We are cooking with gas while they are cooking with a candle! The way a product is implemented internally is very different than the way it’s implemented by real customers. The main difference is that while internally we have an army of product experts, a real customer will typically have a smaller implementation team with much less experience with our product. The fact that we managed to achieve high adoption and engagement with the product internally, doesn’t mean we can expect the same great outcome when the implementation is done by a real customer.

The Ugly:

Finally, there are the big mistakes we might do when dogfooding our own product. When any of these happens, we are probably on the wrong path and that’s when we must stop and rethink the whole dogfooding idea.

1. Size Matters

Super Size Me! Things that work smoothly in our small/medium company might not work at all in a large enterprise. it simply works differently there. From the initial deployment (especially if our product has technical pre-requisites or integrations with other systems) to onboarding users and granting them permissions (based on strict per department policies), and all the way to how the product is actually being used. Don’t be surprised if a process that was completed internally in few hours, requires multiple approvals and takes few months and in a large company.

2. Forgetting Why

Choose your battles! Dogfooding goes sideways when we are doing it for the wrong reasons or even worse when there is no alignment in the company for why we are doing it. The most natural misalignment is when the IT department is pushing to implement the product in a way that will generate the most value for employees, while the product and R&D departments are pushing toward implementation that is more aligned with what real customers (in many cases a different type of companies) would use the product for. They will also push for using the new shiny product features that might not be fully ready for prime-time usage, which again is in conflict with giving internal users the best service and product experience.

3. Getting Addicted

Bad habits are easy to develop and hard to live with! Be aware of the addictive nature of dogfooding. I have seen cases where we started doing it as yet another mechanism to collect feedback (leveraging the unique advantages) but gradually made it the sole feedback mechanism, completely giving up on product validation and real market feedback. The clear sign that you are getting addicted is that your “go-live” plan for new features involves an “internal release” immediately followed by general availability, skipping important phases like a beta or an early adopters program. This means that all the early feedback you have is based on internal users, which might result in bad decisions like wrong MVP scope, wrong quality standards, wrong perception about feature complexity, and many more. We must always remember that our data-driven product roadmap is only as good as the data we feed it.
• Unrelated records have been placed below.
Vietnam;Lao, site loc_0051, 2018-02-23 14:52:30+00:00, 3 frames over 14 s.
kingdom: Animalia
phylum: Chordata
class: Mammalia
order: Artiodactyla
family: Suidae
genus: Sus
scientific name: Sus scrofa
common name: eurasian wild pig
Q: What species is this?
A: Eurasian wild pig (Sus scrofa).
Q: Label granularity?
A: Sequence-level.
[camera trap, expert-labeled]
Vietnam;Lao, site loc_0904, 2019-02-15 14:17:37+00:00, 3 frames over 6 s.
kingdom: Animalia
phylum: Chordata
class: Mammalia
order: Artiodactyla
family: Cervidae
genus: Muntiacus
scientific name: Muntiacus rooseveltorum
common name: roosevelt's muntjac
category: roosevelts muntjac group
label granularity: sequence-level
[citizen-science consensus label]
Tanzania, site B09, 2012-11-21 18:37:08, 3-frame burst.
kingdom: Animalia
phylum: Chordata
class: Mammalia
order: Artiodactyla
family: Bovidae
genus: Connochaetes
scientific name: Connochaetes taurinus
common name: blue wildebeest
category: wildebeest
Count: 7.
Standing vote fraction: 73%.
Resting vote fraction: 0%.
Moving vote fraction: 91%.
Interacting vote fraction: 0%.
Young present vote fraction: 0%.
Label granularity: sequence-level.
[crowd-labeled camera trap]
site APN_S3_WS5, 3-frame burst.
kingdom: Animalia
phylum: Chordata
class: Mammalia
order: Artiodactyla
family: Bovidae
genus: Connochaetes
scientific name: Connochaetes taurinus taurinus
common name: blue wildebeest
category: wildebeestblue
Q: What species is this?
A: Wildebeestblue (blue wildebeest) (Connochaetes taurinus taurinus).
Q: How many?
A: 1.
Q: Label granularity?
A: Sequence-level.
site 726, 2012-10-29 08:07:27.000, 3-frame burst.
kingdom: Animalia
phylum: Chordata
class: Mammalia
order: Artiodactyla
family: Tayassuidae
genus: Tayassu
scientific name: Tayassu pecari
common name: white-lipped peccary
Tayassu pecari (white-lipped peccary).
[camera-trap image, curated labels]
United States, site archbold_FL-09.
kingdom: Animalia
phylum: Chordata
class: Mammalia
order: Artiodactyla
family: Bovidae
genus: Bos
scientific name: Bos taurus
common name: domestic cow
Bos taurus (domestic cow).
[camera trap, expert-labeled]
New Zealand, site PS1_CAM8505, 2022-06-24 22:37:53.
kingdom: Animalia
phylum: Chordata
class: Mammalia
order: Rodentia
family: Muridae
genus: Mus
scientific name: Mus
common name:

“The problem is when that fun stuff becomes the habit. And I think that’s what’s happened in our culture. Fast food has become the everyday meal.” (Michelle Obama)

Conclusion:

When we are dead hungry or just need some comfort, a nice burger with a pile of french fries is completely OK. It’s fast and easy and it won’t kill us. But let’s not confuse it with a real meal which is what our body needs in order to be strong and healthy.

The same applies to having the employees of our company use the product we are building. We will definitely get a sugar pump in the form of direct feedback and some quick usage trends to play with. But let’s not confuse it with user research and market validation done on real customers which is what our product needs in order to be strong and healthy! Thanks for reading.